# Page excerpt:
....

The call for submissions went out a year or two back, when we were all in the beginning stages of pandemic, and one of the potential ways to explore the theme was the impact of politics on science. I’m sure we can all remember (or are even still being exposed to) the anti-science lunacy of certain people, many of whom were in positions of power that their intelligence frankly did not merit. I’ve been interested in the intersection between science and politics for a while now, and so, although it wasn’t about the pandemic itself, I was reminded of this story, which had come out a couple of years earlier.

“The Stone Wētā” was influenced by news stories about scientists preserving climate data across borders, in the face of hostility from anti-science governments. The fear was that the data would be destroyed, or access to it limited, and I’m sorry to say that fears of this type of censorship were not wholly unfounded. Anyway, I sent in the story, and Dan was kind enough to take it, and now you can read it (and eleven others!) in Resist with Every Inch and Every Breath.

SFF, Short stories

Aftermath: Portobello Blind

There’s a new anthology out that I’ve got a story in. Not a new story, but a reprint. “Portobello Blind” originally appeared in Defying Doomsday from Twelfth Planet Press, an anthology about how disabled people navigate the apocalypse. After the past few years, disaster is on everyone’s mind, and so when Speculative Fiction New Zealand, one of the organisations for speculative writers that exists down here, decided to do an anthology about what happens after a disaster, I thought my story would be a good fit. So it proved to be, and Aftermath: Stories of Survival in Aotearoa New Zealand has recently been published.

As you can probably tell by the title, there’s a lot of Kiwi authors here, and a large portion of the stories are cautiously optimistic. This was by design, I think – there’s enough doom and gloom anthologies out there, but this one is more along the lines of “bad things have happened, let’s see how we can get through it,” which I’ve always thought was a valuable perspective.

In “Portobello Blind,” the heroine is a fourteen year old blind girl who’s left alone at a marine biology lab – her dad went for medicine and never came back. Anna, proving competent at obtaining a diet of shellfish and seaweed, has to contend with something else: a lack of purpose. So, while she waits for other people to turn up and let her know that she’s not the only survivor left, she starts doing science experiments… because when disaster strikes, refusing to curl up and sink into uselessness is an act of simple self-respect.

Horror, SFF, Short stories

Breathless in the Green

I have a new story out! “Breathless in the Green” is available to read in the latest issue of Fantasy & Science Fiction. It’s the second story I’ve sold to them, and very pleased I was to do it.

“Breathless in the Green” came about because I was looking to write a story about a water monster, possibly using folk tales to do so. And I came across the figure of Ginny Greenteeth, a sort of water hag that hangs round the ponds and stagnant waters of England, pulling kids into the water and drowning them. Now, I’d heard about Ginny before, in the very vaguest sort of way, but what I didn’t realise – and what caught my attention, and made me want to write a story about her – is that “Ginny Greenteeth” is also used to describe duckweed, which is that small, scummy-looking green plant that covers over ponds. You can see where the connection came from. Duckweed could hide how dangerous a body of water is, and a curious child might not take enough care and drown. Over time, such a thing is attributed to the water hag, which is interesting in itself, but duckweed has one particularly stellar property. It’s great for bioremediation, which means it can filter pollutants out of the environment around it.

It’s a very environmentally friendly weed, is what I’m saying… which leads to a very environmentally friendly monster. Oh, the Ginny Greenteeth of my story still wants to drown things, but this time she’s found a friend… a little girl who is sick of going on climate marches because they don’t achieve anything.

There’s a water hag who just might be able to remedy that inaction.

....

# Data:
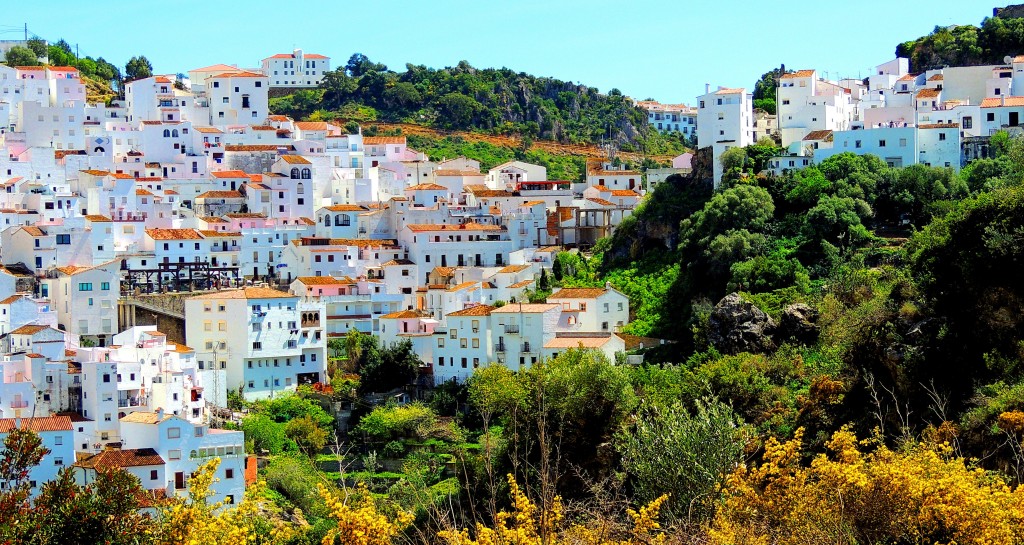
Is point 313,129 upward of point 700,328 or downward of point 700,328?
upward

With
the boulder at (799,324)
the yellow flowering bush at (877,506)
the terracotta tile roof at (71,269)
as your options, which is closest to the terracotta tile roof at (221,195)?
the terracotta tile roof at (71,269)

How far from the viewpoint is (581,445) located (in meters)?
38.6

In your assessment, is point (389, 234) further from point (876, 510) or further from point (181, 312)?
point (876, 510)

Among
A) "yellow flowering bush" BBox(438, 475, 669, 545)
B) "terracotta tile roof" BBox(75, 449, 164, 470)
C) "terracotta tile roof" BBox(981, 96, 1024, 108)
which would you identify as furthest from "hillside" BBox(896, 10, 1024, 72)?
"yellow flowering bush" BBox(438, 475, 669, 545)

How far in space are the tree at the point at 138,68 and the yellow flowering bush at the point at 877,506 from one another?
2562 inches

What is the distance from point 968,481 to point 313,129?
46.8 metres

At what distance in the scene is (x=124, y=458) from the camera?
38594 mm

....

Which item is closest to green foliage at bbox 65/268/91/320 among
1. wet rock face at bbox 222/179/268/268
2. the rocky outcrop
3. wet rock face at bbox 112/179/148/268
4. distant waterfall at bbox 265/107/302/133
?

....

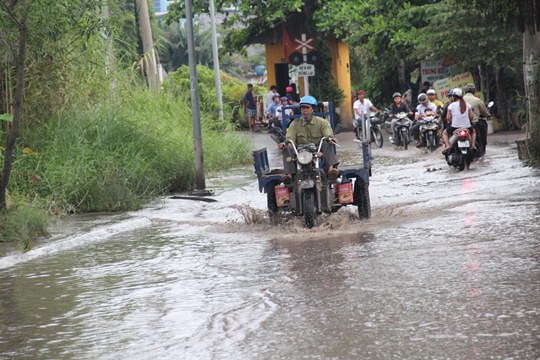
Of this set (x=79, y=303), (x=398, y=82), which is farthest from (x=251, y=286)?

....

# Parts of the exercise:
A. Decide whether each of these statements agrees with the blog excerpt about short stories. For each, answer yes or no and quote the words from the excerpt that settle it. (i) "Portobello Blind" first appeared in Defying Doomsday. (ii) Anna, the heroine of "Portobello Blind," is sixteen years old. (iii) "Breathless in the Green" is the first story sold to Fantasy & Science Fiction.
B. From the blog excerpt about short stories, repeat word for word everything from "I have a new" down to "was to do it.".

# Answers given:
A.
(i) Yes: "“Portobello Blind” originally appeared in Defying Doomsday from Twelfth Planet Press"
(ii) No: "the heroine is a fourteen year old blind girl"
(iii) No: "It’s the second story I’ve sold to them"

B.
I have a new story out! “Breathless in the Green” is available to read in the latest issue of Fantasy & Science Fiction. It’s the second story I’ve sold to them, and very pleased I was to do it.